Sa garde à vue aura duré deux jours et deux nuits. Le préfet Alain Gardère, 59 ans, vient d'être mis en examen pour «prise illégale d'intérêts», «corruption passive», «recel d'abus de biens sociaux» et «détournement de fonds publics». Placé sous contrôle judiciaire, il a interdiction de se livrer à tout emploi public. Une sanction particulièrement lourde.
Jusqu'ici directeur du Conseil national des activités privées de sécurité (Cnaps), chargé d'encadrer le secteur, il avait été suspendu de ses fonctions peu après son interpellation par l'Inspection générale de la police nationale (IGPN), la «police des polices». Homme de réseaux, décrit comme clivant et autoritaire, Alain Gardère est soupçonné d'avoir rendu un grand nombre de «services» en échange de diverses contreparties. Un système «industriel», selon une source proche du dossier. Ancien commissaire, Gardère avait pris du galon sous la présidence Sarkozy. En mars 2011, il est nommé directeur adjoint du cabinet de Claude Guéant, place Beauvau. Quelques mois plus tard, il est propulsé comme préfet délégué à la sécurité à Marseille, poste qu'il quitte après le retour de la gauche au pouvoir.
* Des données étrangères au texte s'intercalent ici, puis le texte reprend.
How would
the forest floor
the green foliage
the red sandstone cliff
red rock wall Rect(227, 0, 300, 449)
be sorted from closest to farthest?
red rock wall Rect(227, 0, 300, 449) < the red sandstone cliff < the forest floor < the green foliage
Alain Gardère devient alors préfet délégué chargé des aéroports de Roissy et du Bourget. Un poste sensible, notamment en termes de renseignements et d’influence. Chargé de délivrer les habilitations d’accès en zone sécurisée et les agréments des agents de sûreté, Gardère est au contact direct des sociétés de sécurité privée qu’il devra plus tard contrôler. Est-ce là que le préfet commence à mordre la ligne ? C’est ce que semble indiquer le dossier. Le patron d’une société de sécurité et de services aux aéroports a ainsi passé plusieurs heures en garde à vue avant d’être relâché.
Mais la justice s'intéresse également aux activités plus récentes d'Alain Gardère. Au moins deux délégations territoriales du Cnaps, à Bordeaux et à Marseille, ont reçu la visite de l'IGPN. Surtout, le directeur de cabinet de Gardère au Cnaps, un ancien commandant de police, a lui aussi été mis en examen pour «atteinte à la liberté et à l'égalité d'accès aux marchés publics», «abus d'autorité» et «complicité de détournement de fonds publics».
Un réseau d'amitiés nouées au sein de la police, des services rendus en échange de contreparties, un incroyable sentiment d'impunité : le profil d'Alain Gardère rappelle celui d'une autre figure de la police, le syndicaliste Jo Masanet, mis en examen pour «trafic d'influence» dans l'affaire des fuites à la PJ de Paris, qui a coûté son poste à l'ancien patron du «36» Bernard Petit. C'est en marge de cette affaire que les magistrats sont tombés sur Gardère, des éléments impliquant le préfet ayant provoqué l'ouverture d'une enquête préliminaire en août 2015. Le mois suivant, une information judiciaire était ouverte pour «corruption» et «prise illégale d'intérêts». Les enquêtes ont depuis été jointes.